Requirement A: How would you render this sentence from the Junos configuration text in Spanish: "Never leave root without a password on a production device."
Requirement B: Could you retype the Junos configuration text from "Junos stores all" up to and including "the encrypted-password field.", word for word?

Text block:

Change every placeholder before deploying. The double-hash placeholder (##) appears throughout this template where site-specific values belong. Deploying a configuration with placeholder values intact is a misconfiguration waiting to cause problems.
Initial System Configuration
set system host-name SWITCH_NAME
set system root-authentication encrypted-password "##CHANGEME##"
set system login user netadmin class super-user
set system login user netadmin authentication encrypted-password "##CHANGEME##"
system host-name sets the device identity. Use a consistent naming convention across your environment. This matters for logging, monitoring, and troubleshooting. When you are looking at syslog entries from 40 switches, meaningful hostnames save time.
system root-authentication sets the root account password. In Junos, root is a privileged account used for emergency access. The password is stored as a hashed value. Never leave root without a password on a production device.
Junos stores all local passwords as hashed values in the configuration. Passwords are never stored in plain text, which is the correct behavior. Use request system set-encryption-keys to generate a proper hashed value for the encrypted-password field.

Collected material:
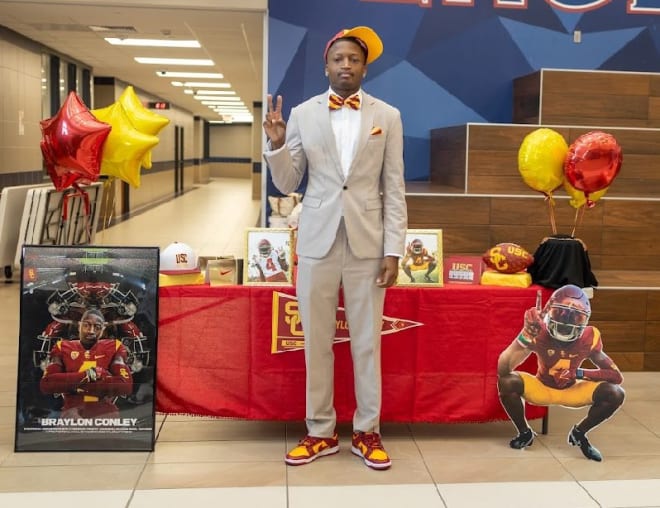 Four-star cornerback Braylon Conley poses at his signing ceremony Wednesday in Texas.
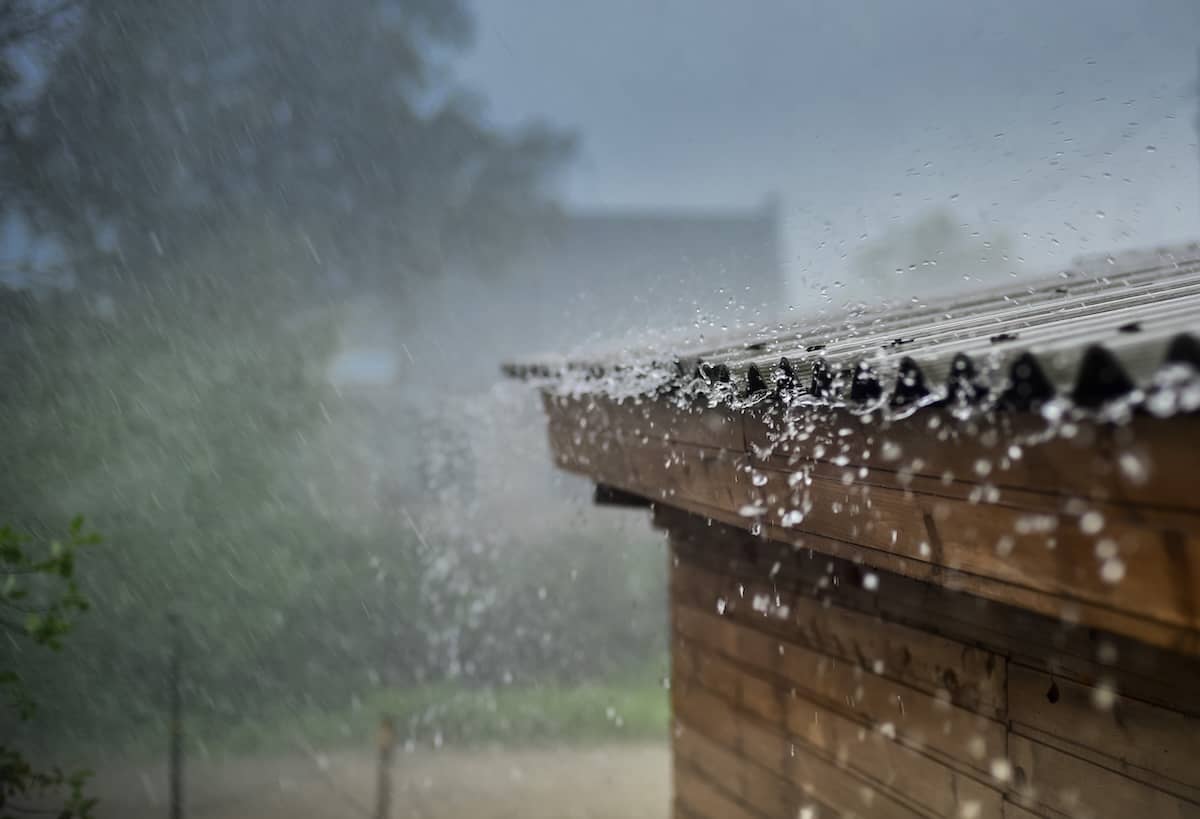 Heavy rain hitting shingles on roof of house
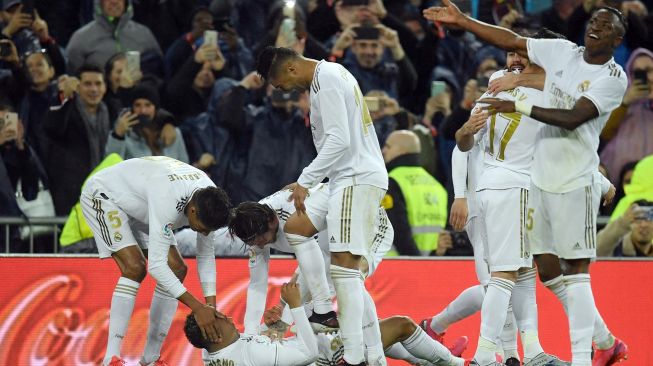 Para pemain Real Madrid memberi selamat kepada penyerang Mariano Diaz (BOTTOM) untuk golnya selama pertandingan sepak bola Liga Spanyol antara Real Madrid melawan Barcelona di Stadion Santiago Bernabeu, Madrid, Spanyol, Senin (2/3) dini hari WIB. [OSCAR DEL POZO / AFP]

Exercise result A: Nunca dejes root sin contraseña en un dispositivo de producción.

Exercise result B:
Junos stores all local passwords as hashed values in the configuration. Passwords are never stored in plain text, which is the correct behavior. Use request system set-encryption-keys to generate a proper hashed value for the encrypted-password field.